Solutions that would cost him. That would cost everyone.

As they walked, the woman spoke quietly: "If you are who you think you are... if you really did seal this corruption three hundred years ago... then you must have had help. Others who understood what you were doing."

"The Verdant Crucible," Xūnhàn said, the name rising unbidden to his lips. "An order of alchemists dedicated to maintaining balance. We... they... spent generations studying the corruption, developing countermeasures."

"What happened to them?"

"I don't know. Disbanded, maybe. Hunted by the cultivation sects who feared their methods. Or maybe they just... faded away, their knowledge lost as the need for it seemed to disappear." He touched his chest, where phantom scars ached. "The last of them died creating the seals. Making sure the corruption would stay buried."

"Until now."

"Until now."

The clinic came into view, lamplight still glowing in its windows.
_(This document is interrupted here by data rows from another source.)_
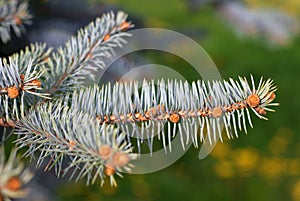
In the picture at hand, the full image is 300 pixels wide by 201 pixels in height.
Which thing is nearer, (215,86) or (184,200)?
(215,86)

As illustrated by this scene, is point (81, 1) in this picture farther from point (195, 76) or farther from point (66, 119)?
point (195, 76)

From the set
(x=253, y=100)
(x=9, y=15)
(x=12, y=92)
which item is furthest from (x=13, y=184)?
(x=9, y=15)

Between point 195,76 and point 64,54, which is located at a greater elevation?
point 195,76

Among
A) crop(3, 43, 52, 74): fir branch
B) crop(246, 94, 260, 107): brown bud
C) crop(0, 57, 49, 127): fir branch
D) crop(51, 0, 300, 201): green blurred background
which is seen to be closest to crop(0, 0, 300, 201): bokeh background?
crop(51, 0, 300, 201): green blurred background

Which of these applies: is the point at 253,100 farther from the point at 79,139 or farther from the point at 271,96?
the point at 79,139

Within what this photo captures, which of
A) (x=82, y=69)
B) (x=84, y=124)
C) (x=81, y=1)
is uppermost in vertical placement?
(x=81, y=1)

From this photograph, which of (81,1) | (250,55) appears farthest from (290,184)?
(81,1)
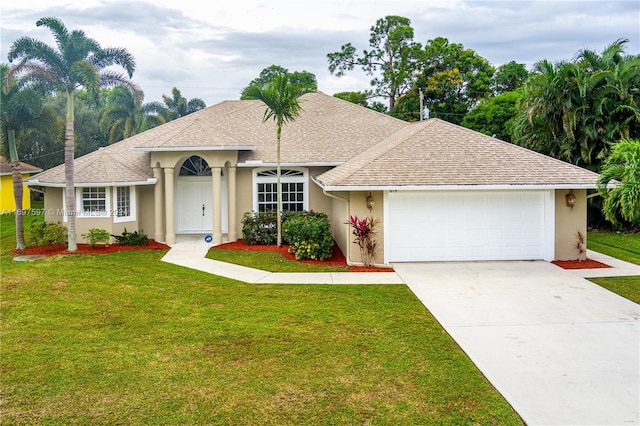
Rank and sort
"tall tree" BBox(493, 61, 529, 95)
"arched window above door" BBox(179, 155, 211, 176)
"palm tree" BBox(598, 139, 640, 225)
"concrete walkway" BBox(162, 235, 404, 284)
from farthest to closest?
1. "tall tree" BBox(493, 61, 529, 95)
2. "arched window above door" BBox(179, 155, 211, 176)
3. "concrete walkway" BBox(162, 235, 404, 284)
4. "palm tree" BBox(598, 139, 640, 225)

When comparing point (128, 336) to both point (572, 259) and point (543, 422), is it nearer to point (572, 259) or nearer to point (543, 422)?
point (543, 422)

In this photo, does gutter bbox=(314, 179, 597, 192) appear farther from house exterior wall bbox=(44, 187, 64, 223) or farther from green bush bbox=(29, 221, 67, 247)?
house exterior wall bbox=(44, 187, 64, 223)

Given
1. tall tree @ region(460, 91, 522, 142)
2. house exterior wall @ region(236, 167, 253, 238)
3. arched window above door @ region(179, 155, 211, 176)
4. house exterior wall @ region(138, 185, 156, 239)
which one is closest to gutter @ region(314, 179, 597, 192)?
house exterior wall @ region(236, 167, 253, 238)

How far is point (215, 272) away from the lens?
13062 mm

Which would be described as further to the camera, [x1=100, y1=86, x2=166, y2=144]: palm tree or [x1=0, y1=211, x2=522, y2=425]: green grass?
[x1=100, y1=86, x2=166, y2=144]: palm tree

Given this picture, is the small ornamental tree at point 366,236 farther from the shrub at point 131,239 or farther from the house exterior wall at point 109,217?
the house exterior wall at point 109,217

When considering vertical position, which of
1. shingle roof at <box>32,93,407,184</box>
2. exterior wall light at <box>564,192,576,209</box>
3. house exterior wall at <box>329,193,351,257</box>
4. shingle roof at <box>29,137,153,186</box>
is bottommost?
house exterior wall at <box>329,193,351,257</box>

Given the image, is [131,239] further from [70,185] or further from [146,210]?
[70,185]

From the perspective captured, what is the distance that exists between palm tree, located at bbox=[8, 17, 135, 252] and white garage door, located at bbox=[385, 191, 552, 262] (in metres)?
10.3

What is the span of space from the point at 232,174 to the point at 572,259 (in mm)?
11314

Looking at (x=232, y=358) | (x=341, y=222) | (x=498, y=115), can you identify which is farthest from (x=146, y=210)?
(x=498, y=115)

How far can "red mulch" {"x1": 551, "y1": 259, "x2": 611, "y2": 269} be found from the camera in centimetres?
1334

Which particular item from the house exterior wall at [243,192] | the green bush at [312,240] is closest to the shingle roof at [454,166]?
the green bush at [312,240]

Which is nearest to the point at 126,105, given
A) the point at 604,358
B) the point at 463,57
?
the point at 463,57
Inside, Chén lay dying of a disease that shouldn't exist, and Měi slept soundly in ignorance, and Chén's wife, walking beside Xūnhàn through the darkness, now knew truths that would haunt her for the rest of her life.

And Xūnhàn, The Equilibrium, The Last Alchemist, founder of the Verdant Crucible, stood in the street with ash-stained hands and fragmentary memories, knowing that in twelve days everything would change, and in twelve weeks the world would burn unless he remembered how to stop it.

Dawn was still hours away. Enough time to prepare the final components of the treatment. Enough time to make choices that couldn't be unmade.

Enough time for the corruption to spread to three more victims while he tried to save one.

As they entered the clinic, the woman touched his arm. "Whatever happens... whatever you have to do or become... thank you for trying. For not running away when you realized what you were facing."

Xūnhàn managed a tired smile. "Where would I run? This corruption doesn't respect boundaries. If it takes root here, it will spread. Village to village, province to province. Until there's nowhere left to run to."

"Then we stop it here."

"Yes," he agreed. "We stop it here."

Xūnhàn's fingers traced the lines of his palm in the darkness, the skin smooth and unmarked by centuries of alchemical scars, and somewhere in the deepest parts of his fractured memory he heard his own voice whispering formulas that tasted like green light and death and desperate hope.

"What was given must be taken. What was made must unmake. Balance upon balance upon balance."

The cost of knowledge. The price of power. The terrible mathematics of a world where nothing could be created without destroying something of equal measure.

He walked toward the clinic door, and the night swallowed his footsteps like a promise of endings yet to come.